The cab driver looked puzzled as he dropped me off on North Street, which runs the periphery of Haymarket Square. At 5:20 am, it was still dark, but the bustle on Haymarket's Blackstone Street had begun about two hours earlier. Bleary-eyed vendors lugged pump jacks stacked with pallets of tomatoes, carrots, radishes, and bananas, just unloaded off trucks from Chelsea's New England Produce Center and Everett's Boston Market Terminal. It would be another hour before the first customers trickled in. It would be many more hours before the vendors began hollering appeals to the crowds: "C'mon, everybody! Strawberries here! Buckabox! Three for $2!"
Open Fridays and Saturdays, Haymarket is one of the oldest open-air markets in the country. It was informally established in the mid-1880s, though it wasn't until 1978 that the Blackstone Street horseshoe was officially sanctioned as the market's space. Permits from the city became a requirement, as did annual fees for assigned plots. Before that, vendors rented space by the day, and some old-timers recall the 1960s, when everyone lined up with their pushcarts in the morning and rushed to stake out a parcel.
But lately, the future of the market has been in question. The city's Department of Transportation is currently considering four proposals for development on Parcel 9, the plot of land between Blackstone Street and the Rose Fitzgerald Kennedy Greenway. Proposals range from rental housing to a hotel to a museum of Boston history. The Haymarket Pushcart Association has publicly stated that they would work with developers to ensure a smooth transition and neighborhood civility, but they worry about having many neighbors, as the case would be with the larger apartment proposal, which includes 119 units, not least because of the increased number of cars it would bring. And some worry about competition from the proposed Boston Public Market, a year-round, indoor, daily farmers' market that is slated to open in a 30,000-square-foot space at 136 Blackstone Street in June 2014.
A May opinion piece in the Boston Globe read: "The pushcart vendors understand that new competition and new construction threaten the way Haymarket has operated for a generation. Their efforts to forestall change have been counterproductive and wrongheaded. The future of the pushcart market depends not on the outside protection the vendors have sought, but on their willingness to embrace change that's rushing toward them, whether they like it or not."
But consider this: Haymarket vendors provide a public service by selling ripe (and occasionally overripe) produce for a fraction of grocery-store prices. (The supply comes from the same source used by supermarket brokers.) And the market offers one of the city's best melting-pot experiences: in a typical procession of patrons, you can spot skullcaps and ski caps, berets, burkas, and fedoras.

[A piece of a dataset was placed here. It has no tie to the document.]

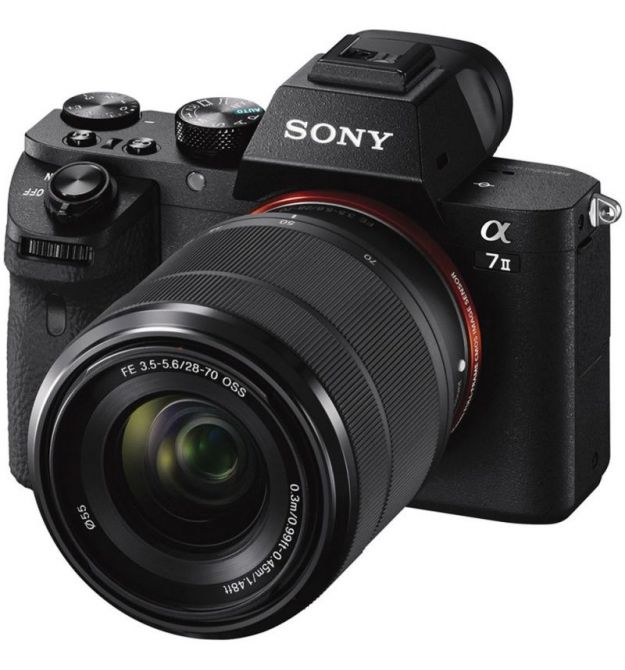 Sony Цифр. фотокамера Alpha 7M2 + объектив 28-70 KIT black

These vendors are a vanishing kind, vestiges of old-school commerce rooted in the codes of customer loyalty, family-run operations, taxing hours, and an understanding that communality trumps competition. Here are a few vendors who make up that community.THE FAMILY MAN
Hector (he wouldn't give us his last name) moved to the US from Honduras when he was 22. His mother and sister are still there. Nine months ago the 40-year-old visited his mother, who's sick, and was struck — yet again — by the contrast between the lifestyle in her city and his in Boston.
"I don't believe how people live over there. Life's too much hard over there. Big difference. Most people come here because they need money, they need work. There's nothing to do there. My family is poor over there," he says, matter-of-factly. "One dollar is 19 pesos over there, so you make $4 a day for eight or ten hours."
As soon as he arrived, nearly two decades ago, he got a job at a produce market in Chelsea, which led to the job at a Haymarket stand. He works both jobs today. From the get-go, he's sent money home to his family. He has an 11-year-old son here, and Sundays, Hector's day off, are spent yielding to his son's demands. ("He tells me: gotta go here, gotta go there. He likes to go watch movies. Always says, 'Buy me this.' ")
Each weekend, Hector, who has the build of a linebacker, patrols his stand, lumbering side to side behind the table of fruit, reaching for Golden Delicious apples (seven for $2), green seedless grapes ($2/pound), red seedless ($2/pound), and the rest as customers command. He pauses to tally the total price; transactions are quick and efficient.
Working at the stand not only provided intense English immersion lessons; it also gives him an understanding of how countless others from many countries come to the US. The two days he spends here each week have instilled a strong empathy for — and, it seems, interest in — fellow immigrants.
"I can't say nothing in English when I came. Little by little I learned. Others do speak Spanish, but you learn a little bit of different languages. Sometimes Chinese, Russian, Italian. There's a lotta people — a lotta old guys like to come to me. I help them and make funny. They tell people they're my customer."
He starts work at 2 am. "It's not easy. Your body tells you," he says. "There's no break — no time to relax or eat. You can't sit down. Let me tell you — not make a lot, but we need it, that extra check." He adds, matter-of-factly, "Wintertime not easy there. Sometimes there's a lot of snow on the stands — have to clean all that. With your hands frozen, I tell you. Sometimes you almost cry. What are you gonna do? You gotta do it. That's part of life."